I first encountered VSAM in the late ’80s when working as a university student in IBM Toronto. We were building the C/370 compiler and runtime for MVS/ESA and VM/CMS. I was responsible for testing the C ANSI runtime extensions we were adding for VSAM through fopen(), fread(), fwrite(), and flocate(). I was super excited – not so much because of the work, but because we were behind in delivery and IBM put me up in a hotel for a week! They also paid for all my meals because my apartment rent was finished and I was supposed to head home to Vancouver. Living the life on IBM’s dime – I loved it.
As it turns out, more than 30 years later, VSAM is alive and well. It’s the backbone for a number of functions on z/OS, and because it’s blazing fast and super scalable, is heavily used in the real world. It’s also available to everyone that has z/OS, and is therefore a great option for anyone that doesn’t want to pre-req a database for something relatively simple.
I realized that my knowledge of VSAM was not as deep as I wanted, so I took a course from Interskill that covered the theory of VSAM very well, and I read VSAM Demystified. But I am very much a learn by doing type of person, so I decided to look for a key/value store using VSAM. I had already heard of zFAM in the past, which seemed a great match, but then I saw it required CICS. I didn’t want to use CICS (not because CICS isn’t great, but because I didn’t want to pre-req anything other than base z/OS). After writing the draft of this blog, I discovered VSAMDB, which does much of what I am trying to do here, albeit without a C interface. Luckily, the VSAM team plans to provide a C interface in the future. Perhaps I will blog about rewriting this service to use VSAMDB when it is available.
Key/Value Store Introduction
The requirements I imposed on myself for this key/value store were as follows:
Common stuff is simple. Setting a key/value pair is easy and retrieving the value of a key is easy.A permanent database (VSAM) that can be backed up, copied, and version controlled is used.It’s Fast.No limitations on what the characters in the key or value are.No limitations on the length of the key or value.Able to list a group of related keys easily.

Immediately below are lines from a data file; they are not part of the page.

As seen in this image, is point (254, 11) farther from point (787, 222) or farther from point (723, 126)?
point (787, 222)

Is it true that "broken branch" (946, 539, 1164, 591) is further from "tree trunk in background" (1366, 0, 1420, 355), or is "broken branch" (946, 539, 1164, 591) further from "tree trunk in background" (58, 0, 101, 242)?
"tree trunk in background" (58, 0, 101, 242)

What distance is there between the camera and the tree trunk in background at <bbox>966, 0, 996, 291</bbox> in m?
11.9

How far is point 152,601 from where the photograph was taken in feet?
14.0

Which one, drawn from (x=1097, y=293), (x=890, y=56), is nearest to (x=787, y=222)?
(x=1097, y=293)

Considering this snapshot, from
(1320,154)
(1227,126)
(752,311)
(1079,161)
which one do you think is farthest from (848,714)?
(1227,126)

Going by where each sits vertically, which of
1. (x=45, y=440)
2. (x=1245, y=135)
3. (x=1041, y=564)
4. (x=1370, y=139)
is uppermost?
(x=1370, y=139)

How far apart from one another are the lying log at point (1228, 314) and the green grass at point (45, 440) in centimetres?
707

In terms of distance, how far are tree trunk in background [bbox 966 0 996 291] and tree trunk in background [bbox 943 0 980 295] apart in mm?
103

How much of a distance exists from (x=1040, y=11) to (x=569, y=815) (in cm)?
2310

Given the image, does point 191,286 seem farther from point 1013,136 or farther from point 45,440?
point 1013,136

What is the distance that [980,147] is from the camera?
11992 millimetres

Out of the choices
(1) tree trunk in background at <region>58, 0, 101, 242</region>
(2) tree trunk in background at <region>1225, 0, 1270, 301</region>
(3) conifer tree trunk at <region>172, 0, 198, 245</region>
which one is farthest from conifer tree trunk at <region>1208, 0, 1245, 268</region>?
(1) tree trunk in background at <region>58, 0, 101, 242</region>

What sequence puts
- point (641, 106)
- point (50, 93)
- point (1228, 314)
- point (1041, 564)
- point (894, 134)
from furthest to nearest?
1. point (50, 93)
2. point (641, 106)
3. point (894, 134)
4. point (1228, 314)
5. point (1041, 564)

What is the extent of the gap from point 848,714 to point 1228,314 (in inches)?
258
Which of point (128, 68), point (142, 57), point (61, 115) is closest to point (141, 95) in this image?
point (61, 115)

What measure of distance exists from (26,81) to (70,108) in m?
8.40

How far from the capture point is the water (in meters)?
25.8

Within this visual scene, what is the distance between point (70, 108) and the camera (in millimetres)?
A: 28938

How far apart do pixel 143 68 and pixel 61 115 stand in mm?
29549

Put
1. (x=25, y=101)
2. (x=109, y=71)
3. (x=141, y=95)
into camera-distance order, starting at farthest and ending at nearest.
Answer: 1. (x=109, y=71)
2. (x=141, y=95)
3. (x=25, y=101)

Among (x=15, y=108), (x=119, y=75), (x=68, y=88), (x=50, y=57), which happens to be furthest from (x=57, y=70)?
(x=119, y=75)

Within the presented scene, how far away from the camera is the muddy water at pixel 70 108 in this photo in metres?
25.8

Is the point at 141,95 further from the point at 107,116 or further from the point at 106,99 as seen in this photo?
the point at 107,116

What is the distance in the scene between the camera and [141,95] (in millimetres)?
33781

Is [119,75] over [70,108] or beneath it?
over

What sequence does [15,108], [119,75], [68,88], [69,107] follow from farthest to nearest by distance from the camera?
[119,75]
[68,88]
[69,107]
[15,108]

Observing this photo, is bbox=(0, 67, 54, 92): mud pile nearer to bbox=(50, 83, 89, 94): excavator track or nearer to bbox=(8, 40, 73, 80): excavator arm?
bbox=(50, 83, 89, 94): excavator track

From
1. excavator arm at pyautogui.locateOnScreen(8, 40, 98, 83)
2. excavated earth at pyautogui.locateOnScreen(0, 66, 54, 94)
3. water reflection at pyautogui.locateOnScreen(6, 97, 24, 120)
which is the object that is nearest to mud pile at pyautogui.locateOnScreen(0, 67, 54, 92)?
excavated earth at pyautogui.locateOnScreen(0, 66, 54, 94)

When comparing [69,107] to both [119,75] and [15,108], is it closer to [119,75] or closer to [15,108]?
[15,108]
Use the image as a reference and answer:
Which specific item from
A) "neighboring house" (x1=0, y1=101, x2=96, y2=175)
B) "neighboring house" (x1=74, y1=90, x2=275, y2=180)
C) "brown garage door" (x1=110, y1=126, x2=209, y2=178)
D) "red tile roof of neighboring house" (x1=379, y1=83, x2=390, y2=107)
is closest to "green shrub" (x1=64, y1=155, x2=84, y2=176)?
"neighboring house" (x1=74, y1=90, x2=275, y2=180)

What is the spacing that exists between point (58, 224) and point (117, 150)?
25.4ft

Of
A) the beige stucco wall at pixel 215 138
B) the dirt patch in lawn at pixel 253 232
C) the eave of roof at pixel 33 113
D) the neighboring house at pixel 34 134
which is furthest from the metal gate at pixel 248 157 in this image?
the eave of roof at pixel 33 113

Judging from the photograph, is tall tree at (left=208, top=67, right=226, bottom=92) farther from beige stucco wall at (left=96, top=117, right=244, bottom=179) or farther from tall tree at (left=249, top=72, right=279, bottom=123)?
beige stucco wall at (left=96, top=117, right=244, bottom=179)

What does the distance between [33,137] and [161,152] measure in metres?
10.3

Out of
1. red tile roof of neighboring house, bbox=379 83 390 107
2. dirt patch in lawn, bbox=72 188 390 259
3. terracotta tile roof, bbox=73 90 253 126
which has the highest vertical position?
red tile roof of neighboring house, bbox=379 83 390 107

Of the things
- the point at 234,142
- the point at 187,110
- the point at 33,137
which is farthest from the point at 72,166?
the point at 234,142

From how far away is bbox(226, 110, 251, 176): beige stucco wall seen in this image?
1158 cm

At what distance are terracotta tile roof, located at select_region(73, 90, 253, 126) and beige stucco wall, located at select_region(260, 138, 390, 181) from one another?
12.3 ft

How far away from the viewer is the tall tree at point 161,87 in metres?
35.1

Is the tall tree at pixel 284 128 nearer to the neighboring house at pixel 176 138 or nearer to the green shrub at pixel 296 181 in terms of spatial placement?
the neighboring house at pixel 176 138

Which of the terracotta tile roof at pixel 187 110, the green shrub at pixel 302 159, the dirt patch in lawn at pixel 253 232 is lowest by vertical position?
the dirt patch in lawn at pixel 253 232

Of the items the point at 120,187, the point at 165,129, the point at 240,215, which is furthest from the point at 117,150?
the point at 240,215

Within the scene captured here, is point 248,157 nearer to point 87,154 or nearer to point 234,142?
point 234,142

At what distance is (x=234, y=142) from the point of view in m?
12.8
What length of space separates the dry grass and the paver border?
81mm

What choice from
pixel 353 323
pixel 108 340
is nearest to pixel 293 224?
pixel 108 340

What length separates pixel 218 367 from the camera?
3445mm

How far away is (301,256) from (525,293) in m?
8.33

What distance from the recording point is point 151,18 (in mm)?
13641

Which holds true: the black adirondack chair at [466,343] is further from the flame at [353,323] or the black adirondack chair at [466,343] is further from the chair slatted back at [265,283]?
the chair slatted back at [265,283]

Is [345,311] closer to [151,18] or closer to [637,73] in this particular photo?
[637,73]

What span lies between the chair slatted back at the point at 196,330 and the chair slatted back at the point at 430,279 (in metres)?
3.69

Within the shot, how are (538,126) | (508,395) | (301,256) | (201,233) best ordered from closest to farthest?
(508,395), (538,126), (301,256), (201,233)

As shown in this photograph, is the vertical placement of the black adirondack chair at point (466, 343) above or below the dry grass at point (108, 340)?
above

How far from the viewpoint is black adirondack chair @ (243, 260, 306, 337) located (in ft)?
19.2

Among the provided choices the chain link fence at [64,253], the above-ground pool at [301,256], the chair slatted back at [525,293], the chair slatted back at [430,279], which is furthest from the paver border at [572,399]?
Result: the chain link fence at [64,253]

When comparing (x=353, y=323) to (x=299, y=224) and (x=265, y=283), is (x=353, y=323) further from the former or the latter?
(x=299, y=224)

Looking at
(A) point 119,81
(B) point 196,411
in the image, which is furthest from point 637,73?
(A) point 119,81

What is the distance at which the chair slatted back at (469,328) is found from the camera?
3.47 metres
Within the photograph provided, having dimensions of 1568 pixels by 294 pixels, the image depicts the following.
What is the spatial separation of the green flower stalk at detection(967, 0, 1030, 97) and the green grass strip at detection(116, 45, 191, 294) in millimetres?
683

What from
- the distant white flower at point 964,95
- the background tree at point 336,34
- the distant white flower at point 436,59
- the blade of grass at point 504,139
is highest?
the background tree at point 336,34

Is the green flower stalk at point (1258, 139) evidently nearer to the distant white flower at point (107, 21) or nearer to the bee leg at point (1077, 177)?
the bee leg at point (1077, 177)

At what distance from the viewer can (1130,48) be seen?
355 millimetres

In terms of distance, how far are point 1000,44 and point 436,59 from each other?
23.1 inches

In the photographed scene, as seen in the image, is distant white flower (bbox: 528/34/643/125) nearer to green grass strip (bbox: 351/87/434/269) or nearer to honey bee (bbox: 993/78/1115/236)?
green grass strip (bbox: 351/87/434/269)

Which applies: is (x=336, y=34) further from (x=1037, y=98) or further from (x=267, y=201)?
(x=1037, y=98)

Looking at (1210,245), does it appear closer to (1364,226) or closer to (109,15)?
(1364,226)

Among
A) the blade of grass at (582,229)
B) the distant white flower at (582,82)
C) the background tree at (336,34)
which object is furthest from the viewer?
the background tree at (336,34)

I called the program Xsysvar, for extended system variable. Here are a few simple examples:
Set and get an extended system variable:
Xsysvar ‘MDLB URL’=’https://MakingDevelopersLivesBetter.wordpress.com’
Xsysvar ‘MDLB URL’
Work with a group of extended system variables:
Xsysvar -PZOS -C’z/OS CSI’ CSI=MVS.GLOBAL.CSI
Xsysvar -PEQA -C’Debug Tool CSI’ CSI=EQAE20.GLOBAL.CSI
Xsysvar -PIGY -C’COBOL CSI’ CSI=IGY630.GLOBAL.CSI
Xsysvar -l CSI
ZOS CSI MVS.GLOBAL.CSI z/OS CSI
IGY CSI IGY630.GLOBAL.CSI COBOL CSI
EQA CSI EQAE20.GLOBAL.CSI Debug Tool CSI
Creating the Database
I need to decide how to access the data. The key is a key (not surprising – it is called a key after all). The key isn’t unique because I want to support very long keys, and VSAM requires that a key be fixed length. Making the key unique would require the fixed length be very long, which would waste space. I broke the key into a fixed (non-unique) and variable part, with the fixed part being at most 15 characters, and the variable part being less than 32K. The intent is for most of the keys to reside completely in the fixed component, with some needing the variable part. Also, most keys would vary in the first 15 characters. Very short keys would waste some space, but not much given the fixed part is only 15 characters.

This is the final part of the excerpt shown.